## OBJECTIVE
Filter the rows below, keeping each line that contains the word "pane". Matching is case-sensitive.

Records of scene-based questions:
● ● ● ● ● ● ●
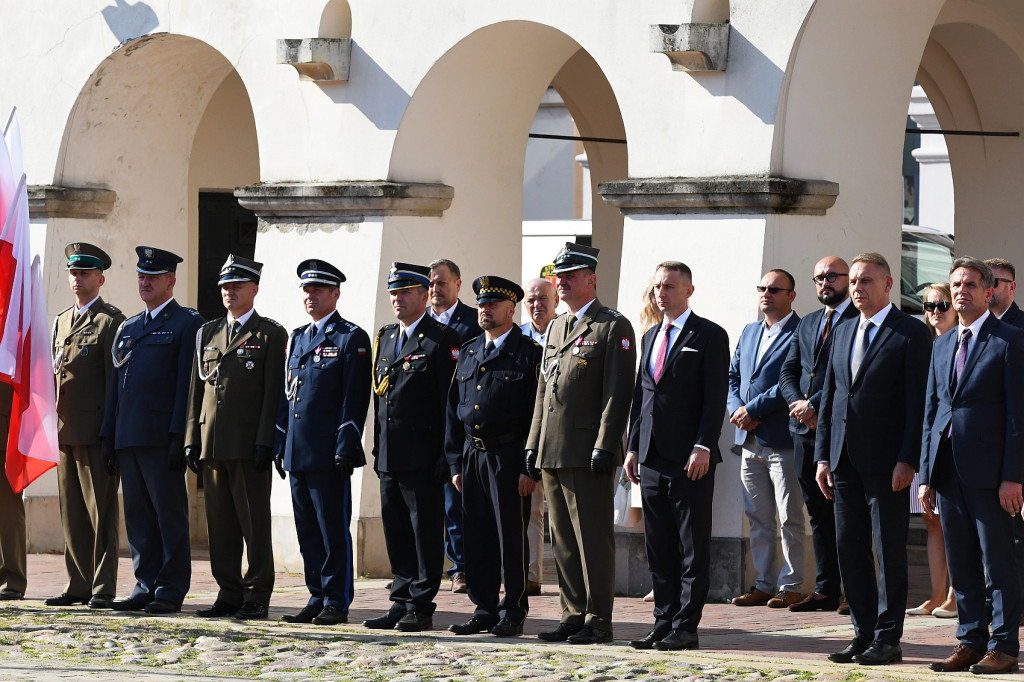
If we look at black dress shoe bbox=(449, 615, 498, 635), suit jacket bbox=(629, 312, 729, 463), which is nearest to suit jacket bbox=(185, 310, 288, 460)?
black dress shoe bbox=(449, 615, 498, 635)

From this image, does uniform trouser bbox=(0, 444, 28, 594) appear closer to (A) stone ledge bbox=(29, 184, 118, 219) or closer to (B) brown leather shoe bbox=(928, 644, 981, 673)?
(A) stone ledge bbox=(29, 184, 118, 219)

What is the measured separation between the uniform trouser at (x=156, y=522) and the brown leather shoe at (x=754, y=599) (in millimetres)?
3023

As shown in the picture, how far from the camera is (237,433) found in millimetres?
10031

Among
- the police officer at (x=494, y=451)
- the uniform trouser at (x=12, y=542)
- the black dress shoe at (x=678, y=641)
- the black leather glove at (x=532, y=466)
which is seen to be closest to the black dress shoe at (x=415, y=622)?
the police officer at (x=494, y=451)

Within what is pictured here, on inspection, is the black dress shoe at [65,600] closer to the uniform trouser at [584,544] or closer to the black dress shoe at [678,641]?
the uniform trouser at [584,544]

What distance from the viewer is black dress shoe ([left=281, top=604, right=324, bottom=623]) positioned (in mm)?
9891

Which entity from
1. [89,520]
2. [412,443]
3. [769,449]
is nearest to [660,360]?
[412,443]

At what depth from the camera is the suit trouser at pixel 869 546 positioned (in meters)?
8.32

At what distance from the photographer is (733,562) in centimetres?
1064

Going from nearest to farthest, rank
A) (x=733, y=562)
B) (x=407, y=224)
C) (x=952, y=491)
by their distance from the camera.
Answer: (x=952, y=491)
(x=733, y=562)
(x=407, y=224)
● ● ● ● ● ● ●
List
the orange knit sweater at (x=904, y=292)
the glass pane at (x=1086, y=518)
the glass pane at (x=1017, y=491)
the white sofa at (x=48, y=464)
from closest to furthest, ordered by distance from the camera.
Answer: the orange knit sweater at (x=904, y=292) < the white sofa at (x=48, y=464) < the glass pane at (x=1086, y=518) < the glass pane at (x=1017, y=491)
● ● ● ● ● ● ●
## RESPONSE
the glass pane at (x=1086, y=518)
the glass pane at (x=1017, y=491)
Answer: the orange knit sweater at (x=904, y=292) < the white sofa at (x=48, y=464) < the glass pane at (x=1086, y=518) < the glass pane at (x=1017, y=491)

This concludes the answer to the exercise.